----- Extrait du document

Prenant la parole à l’occasion du 31e colloque de l’Association québécoise de pédagogie collégiale, la chercheuse a présenté des données issues de différentes enquêtes confirmant ce dont on se doutait : les jeunes passent non seulement beaucoup de temps en ligne, mais également beaucoup de temps à utiliser des outils réseautage social. Elle appelle cependant à la prudence face à ces chiffres qui renvoient, rappelle-t-elle, à une réalité difficile à sonder.  Les difficultés méthodologiques liées à l’étude de ces phénomènes font que le portrait exact se trouve sûrement plus nuancé que ce que les chiffres peuvent laisser penser.

Elle signale cependant les résultats d’une enquête menée sur Facebook à partir des contenus des « walls »personnels d’étudiants anglais où les auteurs ont recensé ce qui s’y disait en lien avec l’éducation; on y trouve essentiellement des critiques, des informations pratiques, des demandes de soutien moral… mais rien sur l’apprentissage. La raison en est simple : les réseaux sociaux en ligne sont des espaces ludiques pour ces étudiants, et non des espaces de formation.

----------

Consigne écrite 1
Comptez les lignes ci-dessous qui contiennent la chaîne « pillar », en tenant compte de la casse, et donnez seulement ce nombre.

----- Données fournies

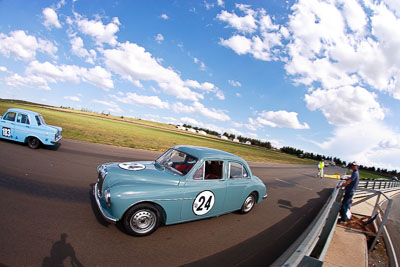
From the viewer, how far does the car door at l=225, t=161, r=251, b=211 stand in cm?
466

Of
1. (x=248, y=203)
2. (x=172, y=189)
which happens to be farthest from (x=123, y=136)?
(x=172, y=189)

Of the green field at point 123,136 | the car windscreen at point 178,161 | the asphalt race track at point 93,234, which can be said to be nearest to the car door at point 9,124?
the asphalt race track at point 93,234

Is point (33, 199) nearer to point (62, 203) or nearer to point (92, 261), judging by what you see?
point (62, 203)

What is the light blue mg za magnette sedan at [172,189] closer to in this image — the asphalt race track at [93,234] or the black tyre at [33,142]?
the asphalt race track at [93,234]

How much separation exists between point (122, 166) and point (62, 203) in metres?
1.69

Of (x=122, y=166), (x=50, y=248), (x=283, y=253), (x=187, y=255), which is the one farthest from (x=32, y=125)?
(x=283, y=253)

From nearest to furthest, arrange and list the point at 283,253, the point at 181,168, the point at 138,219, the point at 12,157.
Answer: the point at 138,219 → the point at 283,253 → the point at 181,168 → the point at 12,157

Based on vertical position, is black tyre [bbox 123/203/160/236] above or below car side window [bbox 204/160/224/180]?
below

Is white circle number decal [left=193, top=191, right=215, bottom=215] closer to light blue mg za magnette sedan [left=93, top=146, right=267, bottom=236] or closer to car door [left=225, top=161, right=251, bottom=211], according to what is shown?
light blue mg za magnette sedan [left=93, top=146, right=267, bottom=236]

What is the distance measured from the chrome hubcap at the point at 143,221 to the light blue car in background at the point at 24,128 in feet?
26.1

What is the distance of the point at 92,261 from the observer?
2723 millimetres

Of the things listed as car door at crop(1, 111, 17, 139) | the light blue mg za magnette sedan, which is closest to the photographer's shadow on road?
the light blue mg za magnette sedan

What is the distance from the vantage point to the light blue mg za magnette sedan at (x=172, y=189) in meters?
3.33

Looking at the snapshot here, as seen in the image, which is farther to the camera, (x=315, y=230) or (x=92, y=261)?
(x=315, y=230)
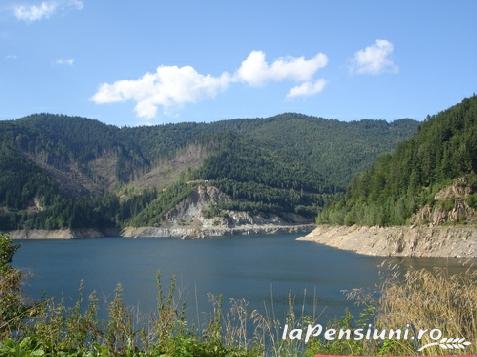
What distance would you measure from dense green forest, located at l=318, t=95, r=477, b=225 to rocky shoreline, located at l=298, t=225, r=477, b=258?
3.11m

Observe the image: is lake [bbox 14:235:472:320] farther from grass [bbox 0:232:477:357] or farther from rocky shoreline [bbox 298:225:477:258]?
grass [bbox 0:232:477:357]

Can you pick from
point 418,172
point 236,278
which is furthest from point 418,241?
point 236,278

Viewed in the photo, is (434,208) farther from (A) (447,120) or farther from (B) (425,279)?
(B) (425,279)

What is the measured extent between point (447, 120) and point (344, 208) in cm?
2786

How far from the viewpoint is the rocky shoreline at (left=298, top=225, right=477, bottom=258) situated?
→ 2813 inches

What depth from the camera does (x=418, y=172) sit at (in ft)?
325

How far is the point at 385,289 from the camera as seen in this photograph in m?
9.59

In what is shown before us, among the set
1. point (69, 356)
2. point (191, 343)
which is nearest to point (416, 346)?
point (191, 343)

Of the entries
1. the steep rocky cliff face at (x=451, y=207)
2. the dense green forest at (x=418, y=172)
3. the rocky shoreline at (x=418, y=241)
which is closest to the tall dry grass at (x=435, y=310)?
the rocky shoreline at (x=418, y=241)

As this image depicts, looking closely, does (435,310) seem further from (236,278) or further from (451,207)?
(451,207)

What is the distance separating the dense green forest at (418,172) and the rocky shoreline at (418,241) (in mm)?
3112

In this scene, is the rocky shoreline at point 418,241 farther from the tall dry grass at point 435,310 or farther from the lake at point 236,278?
the tall dry grass at point 435,310

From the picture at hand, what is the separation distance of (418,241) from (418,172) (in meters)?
25.2

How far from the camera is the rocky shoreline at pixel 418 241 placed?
71.4 m
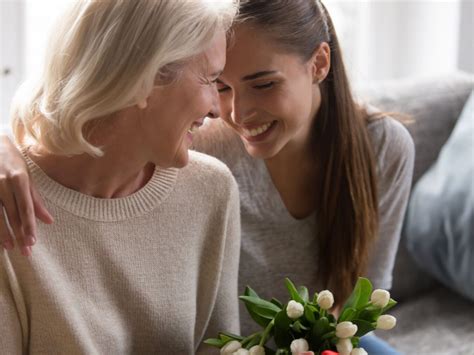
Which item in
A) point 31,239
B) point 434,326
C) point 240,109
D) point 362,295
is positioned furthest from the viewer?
point 434,326

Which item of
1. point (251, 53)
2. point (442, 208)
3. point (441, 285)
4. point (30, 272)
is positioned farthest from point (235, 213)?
point (441, 285)

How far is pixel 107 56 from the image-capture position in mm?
1275

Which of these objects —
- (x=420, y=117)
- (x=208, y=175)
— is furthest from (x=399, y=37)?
(x=208, y=175)

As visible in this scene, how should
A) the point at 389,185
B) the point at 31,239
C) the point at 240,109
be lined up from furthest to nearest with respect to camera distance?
the point at 389,185
the point at 240,109
the point at 31,239

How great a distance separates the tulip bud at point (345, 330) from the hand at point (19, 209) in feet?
1.52

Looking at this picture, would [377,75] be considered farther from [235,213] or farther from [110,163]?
[110,163]

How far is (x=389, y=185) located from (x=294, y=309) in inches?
28.1

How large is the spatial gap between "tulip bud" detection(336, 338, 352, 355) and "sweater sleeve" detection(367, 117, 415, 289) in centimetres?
68

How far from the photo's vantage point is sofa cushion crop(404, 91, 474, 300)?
7.15ft

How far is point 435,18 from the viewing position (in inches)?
118

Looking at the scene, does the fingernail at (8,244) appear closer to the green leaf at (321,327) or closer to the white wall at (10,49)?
the green leaf at (321,327)

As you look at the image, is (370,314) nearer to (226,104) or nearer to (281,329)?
(281,329)

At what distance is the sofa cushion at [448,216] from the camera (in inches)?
85.8

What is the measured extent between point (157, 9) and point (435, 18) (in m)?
1.90
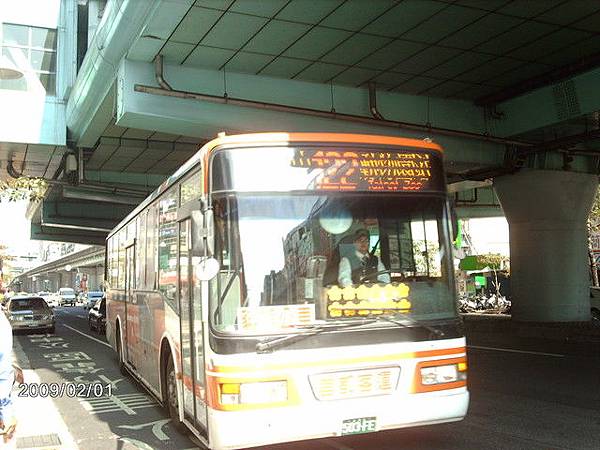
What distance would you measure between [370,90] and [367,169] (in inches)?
343

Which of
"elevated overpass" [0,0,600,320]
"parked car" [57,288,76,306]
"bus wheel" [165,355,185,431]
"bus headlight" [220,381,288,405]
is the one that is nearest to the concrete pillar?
"elevated overpass" [0,0,600,320]

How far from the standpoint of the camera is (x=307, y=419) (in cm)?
505

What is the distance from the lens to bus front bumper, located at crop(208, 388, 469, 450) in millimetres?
4984

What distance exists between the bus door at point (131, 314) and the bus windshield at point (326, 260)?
4.75 m

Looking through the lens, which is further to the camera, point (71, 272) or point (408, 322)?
point (71, 272)

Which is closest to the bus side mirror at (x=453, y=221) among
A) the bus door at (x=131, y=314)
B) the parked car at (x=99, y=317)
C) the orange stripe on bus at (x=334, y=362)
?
the orange stripe on bus at (x=334, y=362)

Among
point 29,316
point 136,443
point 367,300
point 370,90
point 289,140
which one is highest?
point 370,90

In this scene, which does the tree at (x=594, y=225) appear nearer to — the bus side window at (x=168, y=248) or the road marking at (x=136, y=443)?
the bus side window at (x=168, y=248)

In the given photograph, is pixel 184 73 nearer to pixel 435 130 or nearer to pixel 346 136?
pixel 435 130

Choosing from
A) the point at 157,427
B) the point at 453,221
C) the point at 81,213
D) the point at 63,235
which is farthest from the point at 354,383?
the point at 63,235

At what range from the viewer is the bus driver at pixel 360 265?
18.0ft

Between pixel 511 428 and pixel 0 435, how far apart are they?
17.0ft

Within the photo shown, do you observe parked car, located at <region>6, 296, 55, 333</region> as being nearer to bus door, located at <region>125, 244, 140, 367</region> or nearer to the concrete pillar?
bus door, located at <region>125, 244, 140, 367</region>
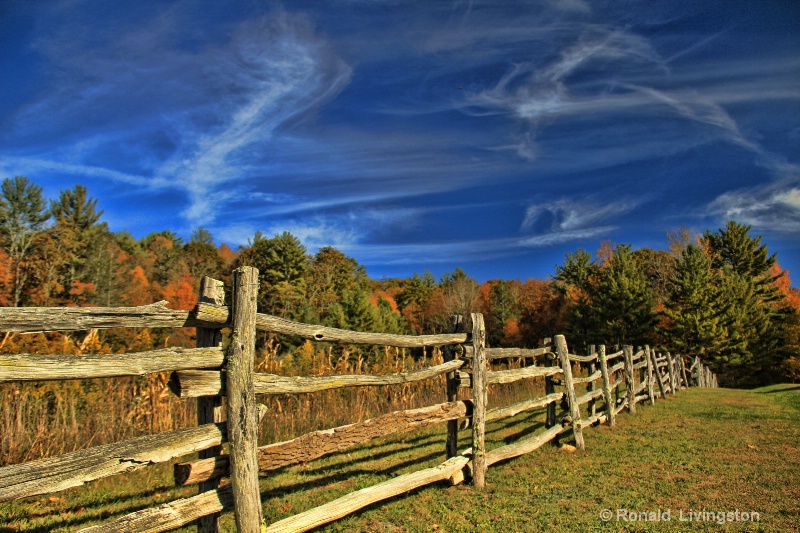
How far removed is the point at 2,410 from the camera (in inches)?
222

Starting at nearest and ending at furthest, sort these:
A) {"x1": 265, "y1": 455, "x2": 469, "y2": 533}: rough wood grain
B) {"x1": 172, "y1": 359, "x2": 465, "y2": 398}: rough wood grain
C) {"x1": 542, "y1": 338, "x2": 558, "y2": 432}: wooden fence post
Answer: {"x1": 172, "y1": 359, "x2": 465, "y2": 398}: rough wood grain → {"x1": 265, "y1": 455, "x2": 469, "y2": 533}: rough wood grain → {"x1": 542, "y1": 338, "x2": 558, "y2": 432}: wooden fence post

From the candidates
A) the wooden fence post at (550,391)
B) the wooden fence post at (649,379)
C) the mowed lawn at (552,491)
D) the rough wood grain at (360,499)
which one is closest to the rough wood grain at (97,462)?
the rough wood grain at (360,499)

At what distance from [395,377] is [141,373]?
8.09 feet

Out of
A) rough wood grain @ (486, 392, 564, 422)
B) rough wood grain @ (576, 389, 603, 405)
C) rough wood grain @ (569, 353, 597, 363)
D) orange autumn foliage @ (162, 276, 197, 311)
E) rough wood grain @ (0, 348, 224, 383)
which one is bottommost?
rough wood grain @ (576, 389, 603, 405)

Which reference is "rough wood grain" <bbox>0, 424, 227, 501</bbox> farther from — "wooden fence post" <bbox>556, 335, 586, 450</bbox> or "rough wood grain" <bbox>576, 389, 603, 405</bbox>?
"rough wood grain" <bbox>576, 389, 603, 405</bbox>

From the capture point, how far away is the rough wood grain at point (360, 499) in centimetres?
347

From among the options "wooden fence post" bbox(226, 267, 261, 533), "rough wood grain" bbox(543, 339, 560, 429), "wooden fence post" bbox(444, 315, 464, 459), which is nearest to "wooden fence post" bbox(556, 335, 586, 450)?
"rough wood grain" bbox(543, 339, 560, 429)

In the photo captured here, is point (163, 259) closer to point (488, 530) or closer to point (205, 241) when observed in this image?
point (205, 241)

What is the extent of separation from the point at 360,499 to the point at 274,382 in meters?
1.36

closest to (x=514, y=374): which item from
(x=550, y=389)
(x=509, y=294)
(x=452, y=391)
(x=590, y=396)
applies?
(x=452, y=391)

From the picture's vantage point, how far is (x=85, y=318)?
2.66 metres

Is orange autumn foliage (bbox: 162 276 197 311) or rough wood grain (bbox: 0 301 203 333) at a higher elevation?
orange autumn foliage (bbox: 162 276 197 311)

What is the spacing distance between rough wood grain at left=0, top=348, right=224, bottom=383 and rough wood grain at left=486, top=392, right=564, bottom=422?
3.69m

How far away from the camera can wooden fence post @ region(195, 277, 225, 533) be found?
3.25 metres
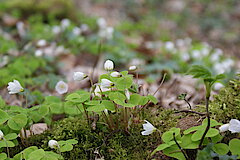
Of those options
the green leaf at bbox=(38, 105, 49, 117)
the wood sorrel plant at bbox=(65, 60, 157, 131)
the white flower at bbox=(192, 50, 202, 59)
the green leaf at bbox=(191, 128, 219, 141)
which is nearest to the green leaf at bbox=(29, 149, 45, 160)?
the wood sorrel plant at bbox=(65, 60, 157, 131)

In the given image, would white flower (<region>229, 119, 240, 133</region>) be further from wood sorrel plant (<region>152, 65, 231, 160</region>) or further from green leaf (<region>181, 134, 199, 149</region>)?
green leaf (<region>181, 134, 199, 149</region>)

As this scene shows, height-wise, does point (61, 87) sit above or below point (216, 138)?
above

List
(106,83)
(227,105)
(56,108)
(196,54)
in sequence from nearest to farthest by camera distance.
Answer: (106,83), (227,105), (56,108), (196,54)

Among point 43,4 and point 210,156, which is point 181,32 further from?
point 210,156

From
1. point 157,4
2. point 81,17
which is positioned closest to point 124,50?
point 81,17

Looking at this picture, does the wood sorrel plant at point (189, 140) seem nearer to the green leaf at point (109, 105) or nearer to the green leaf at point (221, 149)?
the green leaf at point (221, 149)

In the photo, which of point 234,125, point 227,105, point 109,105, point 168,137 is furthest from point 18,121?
point 227,105

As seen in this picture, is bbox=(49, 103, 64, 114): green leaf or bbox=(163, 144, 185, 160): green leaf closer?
bbox=(163, 144, 185, 160): green leaf

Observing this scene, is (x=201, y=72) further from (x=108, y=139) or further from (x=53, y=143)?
(x=53, y=143)

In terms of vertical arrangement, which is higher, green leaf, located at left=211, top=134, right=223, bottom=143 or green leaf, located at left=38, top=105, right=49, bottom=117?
green leaf, located at left=38, top=105, right=49, bottom=117
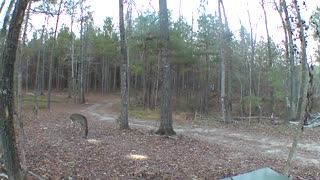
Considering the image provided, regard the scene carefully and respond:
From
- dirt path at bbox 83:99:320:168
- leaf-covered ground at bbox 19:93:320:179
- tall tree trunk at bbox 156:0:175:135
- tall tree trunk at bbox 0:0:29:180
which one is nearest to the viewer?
tall tree trunk at bbox 0:0:29:180

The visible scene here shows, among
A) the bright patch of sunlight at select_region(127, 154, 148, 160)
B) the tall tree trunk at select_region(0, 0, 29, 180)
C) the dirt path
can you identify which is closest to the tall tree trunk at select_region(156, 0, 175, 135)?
the dirt path

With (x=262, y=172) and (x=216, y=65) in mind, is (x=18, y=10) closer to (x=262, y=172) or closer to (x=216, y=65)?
(x=262, y=172)

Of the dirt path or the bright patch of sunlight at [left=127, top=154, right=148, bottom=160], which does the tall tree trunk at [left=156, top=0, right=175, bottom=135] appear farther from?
the bright patch of sunlight at [left=127, top=154, right=148, bottom=160]

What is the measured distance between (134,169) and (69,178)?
6.05ft

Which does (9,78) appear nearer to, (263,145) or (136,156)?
(136,156)

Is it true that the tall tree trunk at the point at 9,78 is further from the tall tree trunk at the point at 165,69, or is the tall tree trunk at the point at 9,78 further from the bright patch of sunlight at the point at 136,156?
the tall tree trunk at the point at 165,69

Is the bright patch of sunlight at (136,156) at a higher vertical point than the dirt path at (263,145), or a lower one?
higher

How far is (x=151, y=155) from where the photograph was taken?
392 inches

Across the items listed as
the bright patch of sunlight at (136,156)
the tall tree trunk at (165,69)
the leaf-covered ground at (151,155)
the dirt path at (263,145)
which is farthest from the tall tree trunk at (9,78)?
the tall tree trunk at (165,69)

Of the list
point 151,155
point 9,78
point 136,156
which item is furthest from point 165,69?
point 9,78

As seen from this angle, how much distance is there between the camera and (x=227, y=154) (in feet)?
36.1

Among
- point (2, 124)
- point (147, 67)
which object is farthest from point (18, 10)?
point (147, 67)

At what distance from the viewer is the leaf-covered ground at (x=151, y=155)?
309 inches

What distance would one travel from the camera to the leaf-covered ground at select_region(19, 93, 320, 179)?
7836mm
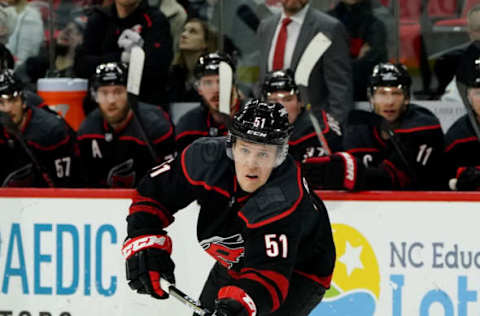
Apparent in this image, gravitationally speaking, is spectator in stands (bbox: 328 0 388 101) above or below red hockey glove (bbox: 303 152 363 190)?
above

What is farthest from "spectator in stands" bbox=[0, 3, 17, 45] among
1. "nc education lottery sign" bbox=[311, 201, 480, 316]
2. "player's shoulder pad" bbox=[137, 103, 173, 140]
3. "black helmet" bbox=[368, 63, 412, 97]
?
"nc education lottery sign" bbox=[311, 201, 480, 316]

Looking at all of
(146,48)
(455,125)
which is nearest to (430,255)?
(455,125)

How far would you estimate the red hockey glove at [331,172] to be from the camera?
4238mm

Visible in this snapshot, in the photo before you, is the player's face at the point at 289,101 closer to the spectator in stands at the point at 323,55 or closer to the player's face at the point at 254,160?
the spectator in stands at the point at 323,55

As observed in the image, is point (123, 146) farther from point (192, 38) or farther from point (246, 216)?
point (246, 216)

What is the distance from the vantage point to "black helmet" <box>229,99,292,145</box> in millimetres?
3092

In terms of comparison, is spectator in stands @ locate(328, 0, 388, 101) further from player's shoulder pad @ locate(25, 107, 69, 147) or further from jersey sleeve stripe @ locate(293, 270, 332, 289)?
jersey sleeve stripe @ locate(293, 270, 332, 289)

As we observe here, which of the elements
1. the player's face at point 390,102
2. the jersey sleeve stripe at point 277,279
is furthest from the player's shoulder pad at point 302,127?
the jersey sleeve stripe at point 277,279

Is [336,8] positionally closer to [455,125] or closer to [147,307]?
[455,125]

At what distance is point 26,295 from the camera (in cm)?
441

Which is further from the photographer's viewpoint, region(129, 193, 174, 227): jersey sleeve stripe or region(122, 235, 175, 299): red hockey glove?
region(129, 193, 174, 227): jersey sleeve stripe

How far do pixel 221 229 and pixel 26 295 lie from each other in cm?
140

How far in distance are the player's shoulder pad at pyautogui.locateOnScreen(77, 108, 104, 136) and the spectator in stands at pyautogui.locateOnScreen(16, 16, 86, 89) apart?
46.6 inches

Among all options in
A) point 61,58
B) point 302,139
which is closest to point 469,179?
point 302,139
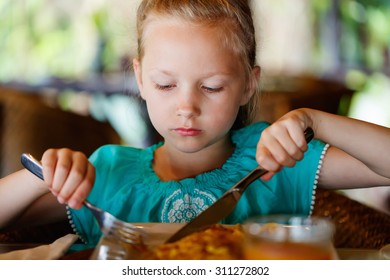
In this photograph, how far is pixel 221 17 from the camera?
69cm

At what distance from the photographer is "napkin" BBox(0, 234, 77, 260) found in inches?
19.6

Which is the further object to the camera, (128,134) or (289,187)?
(128,134)

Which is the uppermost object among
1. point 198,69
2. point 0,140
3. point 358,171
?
point 198,69

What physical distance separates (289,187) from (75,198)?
33 cm

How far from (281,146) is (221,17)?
0.73ft

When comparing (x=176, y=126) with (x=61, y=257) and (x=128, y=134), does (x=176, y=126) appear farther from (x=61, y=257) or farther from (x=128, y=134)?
(x=128, y=134)

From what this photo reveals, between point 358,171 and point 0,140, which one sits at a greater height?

----------

Consigne écrite 2
Reproduisez intégralement le texte plus haut sur les jeunes et les réseaux sociaux, sans y changer un mot.

Réponse produite 1
2

Réponse produite 2
Prenant la parole à l’occasion du 31e colloque de l’Association québécoise de pédagogie collégiale, la chercheuse a présenté des données issues de différentes enquêtes confirmant ce dont on se doutait : les jeunes passent non seulement beaucoup de temps en ligne, mais également beaucoup de temps à utiliser des outils réseautage social. Elle appelle cependant à la prudence face à ces chiffres qui renvoient, rappelle-t-elle, à une réalité difficile à sonder.  Les difficultés méthodologiques liées à l’étude de ces phénomènes font que le portrait exact se trouve sûrement plus nuancé que ce que les chiffres peuvent laisser penser.

Elle signale cependant les résultats d’une enquête menée sur Facebook à partir des contenus des « walls »personnels d’étudiants anglais où les auteurs ont recensé ce qui s’y disait en lien avec l’éducation; on y trouve essentiellement des critiques, des informations pratiques, des demandes de soutien moral… mais rien sur l’apprentissage. La raison en est simple : les réseaux sociaux en ligne sont des espaces ludiques pour ces étudiants, et non des espaces de formation.